Raising the Limit on Capital Loss Write-Offs
October 16, 2002
While some members of Congress are engaged in pre-election posturing on the economy, the House may take up a plan that could give the economy a real boost, observers say. One part of the plan by House Ways and Means Chairman Bill Thomas (R.-Calif.) would raise the amount of capital losses investors can write off against the taxes from $3,000 to $8,250.
It may sound like a small thing, but it isn't.
- As the Institute for Research on the Economics of Taxation has noted, the current $3,000 limit was put in place in 1978.
- Just to keep place with inflation, it should be at least $9,000 by now.
- In fact, if changes in market indexes were included, it should jump to $30,000.
- People can write off more than $3,000 now of course -- but it must be spread out over a number of years, meaning the taxpayer gets a smaller write-off, because a dollar tomorrow is always worth less than a dollar earned today.

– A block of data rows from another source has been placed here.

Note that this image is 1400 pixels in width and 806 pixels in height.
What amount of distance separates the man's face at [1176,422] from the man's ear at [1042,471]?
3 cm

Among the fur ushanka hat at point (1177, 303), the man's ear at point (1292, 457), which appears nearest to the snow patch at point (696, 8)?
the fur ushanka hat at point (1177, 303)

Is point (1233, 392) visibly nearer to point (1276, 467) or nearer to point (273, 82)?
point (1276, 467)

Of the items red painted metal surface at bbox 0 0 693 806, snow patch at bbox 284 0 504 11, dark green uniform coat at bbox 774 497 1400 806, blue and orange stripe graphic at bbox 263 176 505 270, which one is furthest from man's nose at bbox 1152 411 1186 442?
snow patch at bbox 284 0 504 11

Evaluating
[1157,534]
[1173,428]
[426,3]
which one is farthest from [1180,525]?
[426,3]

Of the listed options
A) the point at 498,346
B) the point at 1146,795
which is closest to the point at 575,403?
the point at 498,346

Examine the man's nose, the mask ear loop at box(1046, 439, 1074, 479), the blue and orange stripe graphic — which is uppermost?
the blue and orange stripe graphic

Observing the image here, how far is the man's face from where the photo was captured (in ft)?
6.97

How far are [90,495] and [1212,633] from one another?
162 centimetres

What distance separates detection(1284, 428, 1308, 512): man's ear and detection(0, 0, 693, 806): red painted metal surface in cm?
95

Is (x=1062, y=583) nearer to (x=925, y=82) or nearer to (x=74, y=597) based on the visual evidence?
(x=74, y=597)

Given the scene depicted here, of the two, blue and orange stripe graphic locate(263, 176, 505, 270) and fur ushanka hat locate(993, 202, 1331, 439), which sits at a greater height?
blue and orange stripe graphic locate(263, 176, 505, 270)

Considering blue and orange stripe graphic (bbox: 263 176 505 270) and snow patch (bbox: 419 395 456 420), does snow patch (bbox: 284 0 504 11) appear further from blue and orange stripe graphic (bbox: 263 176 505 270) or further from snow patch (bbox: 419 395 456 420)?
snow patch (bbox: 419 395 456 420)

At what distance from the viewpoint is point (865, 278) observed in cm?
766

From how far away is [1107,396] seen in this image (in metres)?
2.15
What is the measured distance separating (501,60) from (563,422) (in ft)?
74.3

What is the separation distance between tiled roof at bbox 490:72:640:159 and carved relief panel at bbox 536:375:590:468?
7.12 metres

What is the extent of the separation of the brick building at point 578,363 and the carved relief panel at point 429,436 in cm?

Proponents argue that by making future losses less burdensome, it would make stocks more attractive and less risky. That would mean more savings and investment, and would affect a large number of taxpayers. Capital gains taxes are increasingly a fact of life for middle-class families. Fifty percent of all Americans own share, and roughly 40 percent of all mutual fund owners have incomes less than $50,000.